Recreational marijuana could become legal in half the country if the handful of states with cannabis measures on the ballot this November pass them.
Arkansas, Maryland, Missouri, North Dakota and South Dakota have put measures on their ballots for voters to consider legalizing recreational marijuana this fall. They will join 19 states and the District of Columbia on recreational marijuana.
A decade after Colorado and Washington legalized recreational marijuana, prohibitions have fallen across the country: in large, populous states like California and New York, and in small, rural states like Maine and Vermont. States in the Deep South have largely not legalized marijuana for recreational use, but many have enacted medical cannabis programs.
President Joe Biden on Thursday announced his three-step plan to reform federal marijuana laws, including an immediate amnesty for all federal simple possession convictions.
Here’s more about states looking to legalize recreational marijuana:
Where is the marijuana movement headed next?
• The Arkansas Supreme Court cleared the way in September for voters to consider whether people 21 and older can use recreational marijuana. The court reversed the decision of the Board of Election Commissioners, holding that the proposal did not explain the effect. Arkansas legalized medical marijuana in 2016.
• Maryland lawmakers voted to put a question on the ballot earlier this year, asking voters whether marijuana should be legal for those 21 and older.

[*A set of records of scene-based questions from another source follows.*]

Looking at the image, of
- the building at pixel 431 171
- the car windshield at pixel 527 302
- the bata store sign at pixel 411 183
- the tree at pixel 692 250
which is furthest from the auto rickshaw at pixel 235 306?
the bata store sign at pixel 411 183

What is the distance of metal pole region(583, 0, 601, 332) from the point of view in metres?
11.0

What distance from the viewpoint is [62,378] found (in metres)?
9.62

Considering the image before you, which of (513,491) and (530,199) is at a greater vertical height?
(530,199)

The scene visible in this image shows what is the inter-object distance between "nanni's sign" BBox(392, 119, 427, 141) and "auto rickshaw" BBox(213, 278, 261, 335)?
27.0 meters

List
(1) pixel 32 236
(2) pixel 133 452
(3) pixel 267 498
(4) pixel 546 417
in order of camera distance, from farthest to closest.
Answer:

The proposed constitutional amendment says recreational marijuana won’t be legal until July 2023, with a transition period between January 1 and July 1.
• Missouri’s amendment would similarly allow cannabis for those 21 and older. People also start buying and growing it for personal use as early as this year. Missouri voters approved medical marijuana in 2018. Missouri’s Republican-led legislature has failed to pass recreational marijuana use for years, leading advocates to go to voters for approval.

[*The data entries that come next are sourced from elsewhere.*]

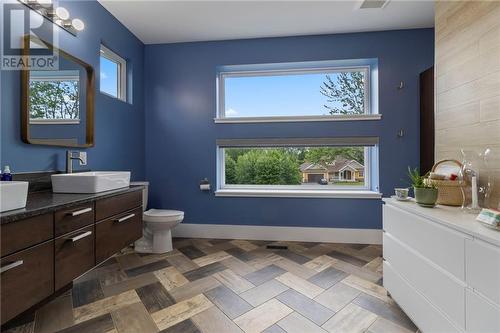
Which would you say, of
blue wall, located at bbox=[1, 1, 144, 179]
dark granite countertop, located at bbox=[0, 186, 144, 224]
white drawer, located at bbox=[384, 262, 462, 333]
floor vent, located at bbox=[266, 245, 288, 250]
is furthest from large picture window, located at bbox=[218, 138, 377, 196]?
dark granite countertop, located at bbox=[0, 186, 144, 224]

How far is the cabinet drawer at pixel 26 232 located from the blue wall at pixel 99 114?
68cm

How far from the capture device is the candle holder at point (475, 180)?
1370 millimetres

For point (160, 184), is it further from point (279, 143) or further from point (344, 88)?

• A North Dakota ballot initiative succeeded in putting the question of recreational marijuana before voters this year. That means if the question is approved, people 21 and older can legally use marijuana at home, as well as possess and cultivate controlled amounts of cannabis. The measure also sets policies to regulate retail stores, growers and other marijuana businesses.

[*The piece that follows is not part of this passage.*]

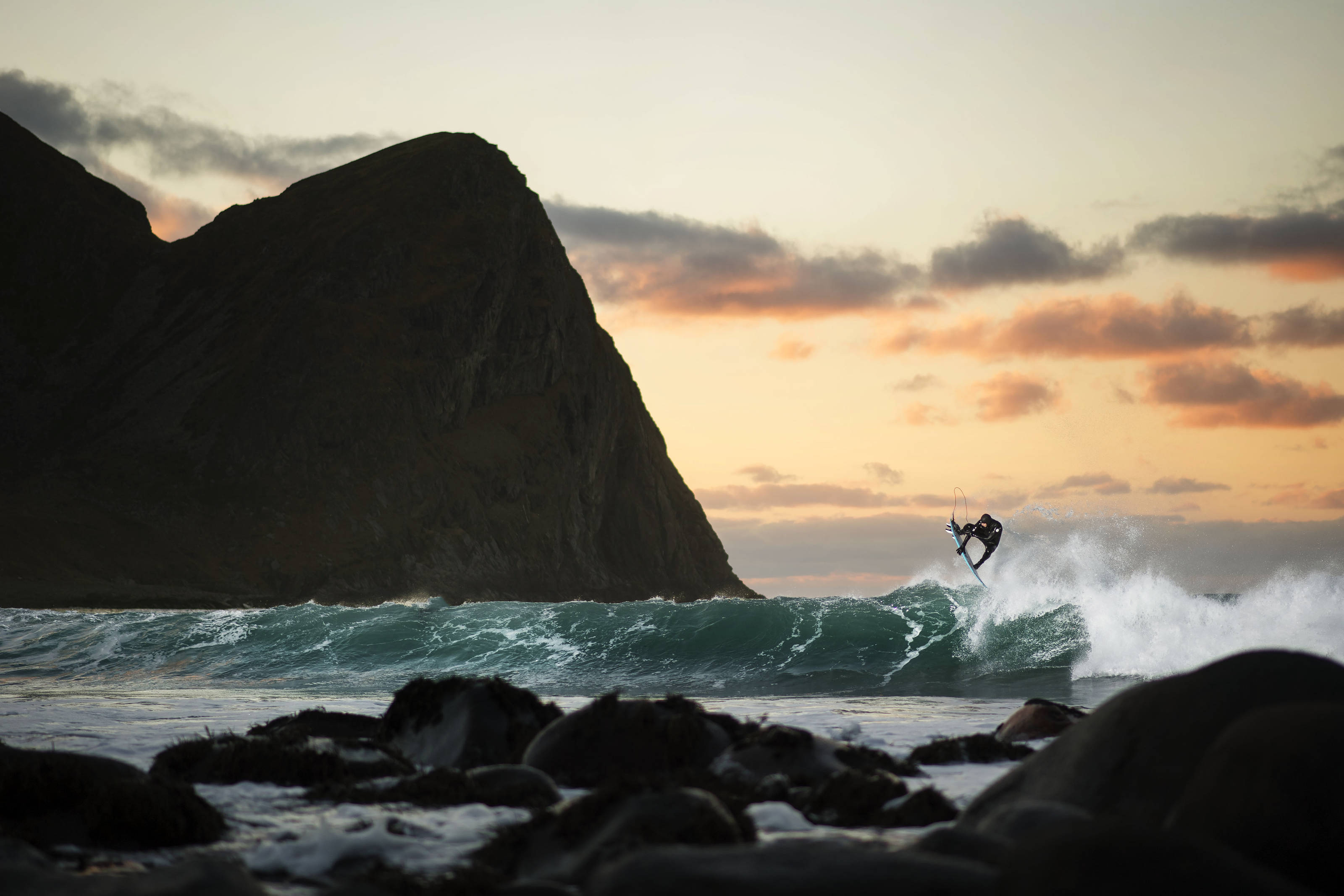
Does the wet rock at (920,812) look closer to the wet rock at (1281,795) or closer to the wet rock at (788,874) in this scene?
the wet rock at (1281,795)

• South Dakota voters passed a cannabis legalization amendment in 2020, but Gov. Christie Noem backed a lawsuit challenging it and the state’s highest court ruled it violated the state constitution. This year, voters will again have the opportunity to weigh in on legalizing recreational marijuana for those 21 and older.
• Supporters of a ballot measure to legalize recreational marijuana in Oklahoma received enough signatures to get the issue before voters there but not in time to get it on the ballot this November. They will vote on it in March instead.
Many states that are legalizing marijuana have plans to help communities affected by the war on drugs and create a legal weed industry that reflects those communities. But getting those businesses off the ground requires more than “magical thinking” from regulators, says Smoak Wallin, board member of the US Hemp Roundtable.
Cannabis is okay everywhere now, at least medical marijuana. Where is it illegal?
Federally, marijuana is still classified as a Schedule I drug, along with heroin and LSD, and its possession carries criminal penalties.
Idaho, Kansas and Nebraska are the only states that have not implemented any type of public use marijuana program, either medical or recreational, according to the National Conference of State Legislatures.
What else is changing with marijuana laws?
In October, Democratic President Joe Biden announced that he was pardoning thousands of people for federal marijuana possession convictions.
He also directed the Secretary of Health and Human Services and the US Attorney General to review how marijuana is classified under federal law. The White House has not set a timeline for the review. Biden also said he believes that as federal and state marijuana laws loosen, there should be limits on trafficking, marketing and sales to minors.